/prostate_lesion_detection

Model for the detection, segmentation, and classification of prostate lesions from mpMRI, using ProstateX data and Retina U-Net

Primary LanguagePythonMIT LicenseMIT

Prostate mpMRI lesion detection system

This repository contains the code for the paper Deep Learning system for fully automatic detection, segmentation and Gleason Grade estimation of prostate cancer in multiparametric Magnetic Resonance Images (currently in preprint), which proposes a fully automatic system that takes prostate multi-parametric magnetic resonance images (mpMRIs) from a prostate cancer (PCa) suspect and, by leveraging the Retina U-Net detection model, locates PCa lesions, segments them, and predicts their most likely Gleason grade group (GGG).

This model has been adapated to only use ProstateX data, achieving an AUC of 0.87 at the challenge online learderboard, hence tying up with the winner of the original ProstateX challenge.
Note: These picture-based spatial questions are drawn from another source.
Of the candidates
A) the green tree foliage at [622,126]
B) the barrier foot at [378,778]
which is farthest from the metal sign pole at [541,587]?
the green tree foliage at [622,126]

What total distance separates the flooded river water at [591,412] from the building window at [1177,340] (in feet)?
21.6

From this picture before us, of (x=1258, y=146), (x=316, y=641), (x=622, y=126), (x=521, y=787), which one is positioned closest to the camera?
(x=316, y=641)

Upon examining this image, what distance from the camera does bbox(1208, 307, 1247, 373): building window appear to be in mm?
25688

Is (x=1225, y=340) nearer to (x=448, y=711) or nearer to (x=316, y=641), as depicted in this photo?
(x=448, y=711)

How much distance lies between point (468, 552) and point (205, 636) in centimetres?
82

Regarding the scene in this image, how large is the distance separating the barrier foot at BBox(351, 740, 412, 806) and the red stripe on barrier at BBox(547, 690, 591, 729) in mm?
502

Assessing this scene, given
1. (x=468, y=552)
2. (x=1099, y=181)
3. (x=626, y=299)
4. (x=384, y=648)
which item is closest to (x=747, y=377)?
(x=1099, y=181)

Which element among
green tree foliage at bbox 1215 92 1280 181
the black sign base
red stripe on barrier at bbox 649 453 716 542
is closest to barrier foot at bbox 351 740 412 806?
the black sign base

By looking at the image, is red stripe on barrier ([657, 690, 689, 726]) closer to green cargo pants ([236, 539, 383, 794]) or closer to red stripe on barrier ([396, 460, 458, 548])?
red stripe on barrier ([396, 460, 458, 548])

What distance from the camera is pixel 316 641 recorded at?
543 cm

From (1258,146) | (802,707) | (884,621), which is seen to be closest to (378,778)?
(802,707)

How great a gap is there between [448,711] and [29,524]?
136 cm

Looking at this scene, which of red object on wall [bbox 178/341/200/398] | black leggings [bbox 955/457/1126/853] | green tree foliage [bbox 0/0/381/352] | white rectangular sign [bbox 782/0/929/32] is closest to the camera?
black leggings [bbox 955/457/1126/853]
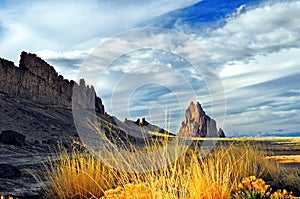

Please, cite the peer-reviewed paper if you use any of the code in this repository:

Oscar J. Pellicer-Valero, José L. Marenco Jiménez, Victor Gonzalez-Perez, Juan Luis Casanova Ramón-Borja, Isabel Martín García, María Barrios Benito, Paula Pelechano Gómez, José Rubio-Briones, María José Rupérez, José D. Martín-Guerrero, Deep Learning for fully automatic detection, segmentation, and Gleason Grade estimation of prostate cancer in multiparametric Magnetic Resonance Images. Scientific Reports. February, 2022.

This is an example of the output of the model: Model output

Output of the model evaluated on three ProstateX test patients. First image from the left shows the GT on the T2 mpMRI sequence; the rest show the output predictions of the model on different sequences (from left to right: T2, b800, ADC, Ktrans). GGG0 (benign) detections are not shown and only the highest-scoring detection is shown for highly overlapped detections (IoU > 0.25). Detections with a confidence below the lesion-wise maximum sensitivity setting (t=0.028) are also ignored.

Overview

This repository contains three main Jupyter Notebooks:

  • ProstateX preprocessing: Performs the preprocssing of the ProstateX data. All steps, from downloading the data to configuring the Notebook are explained within it. At the end, it creates a ID_img.npy file containng the processed image and masks, a ID_rois.npy file containing the lesions, and a meta_info_ID.pickle containing important meta information for every patient ID.
  • Registration example: Notebook for performing general medical image registration, but adapated to register prostate ADC maps to T2 sequences. It takes some unregistered ID_img.npy files and produces a SimpleITK transform for each of them as output as ID.tfm.
  • Result analysis: It analyzes the results produced by the Retina U-Net model (processed_pred_boxes_overall_hold_out_list_test.pickle), allowing to plot the ground truth alongside the predicted detections, obtain metrics and ROC curves at lesion and patient level, and generate a ProstateX challenge submission.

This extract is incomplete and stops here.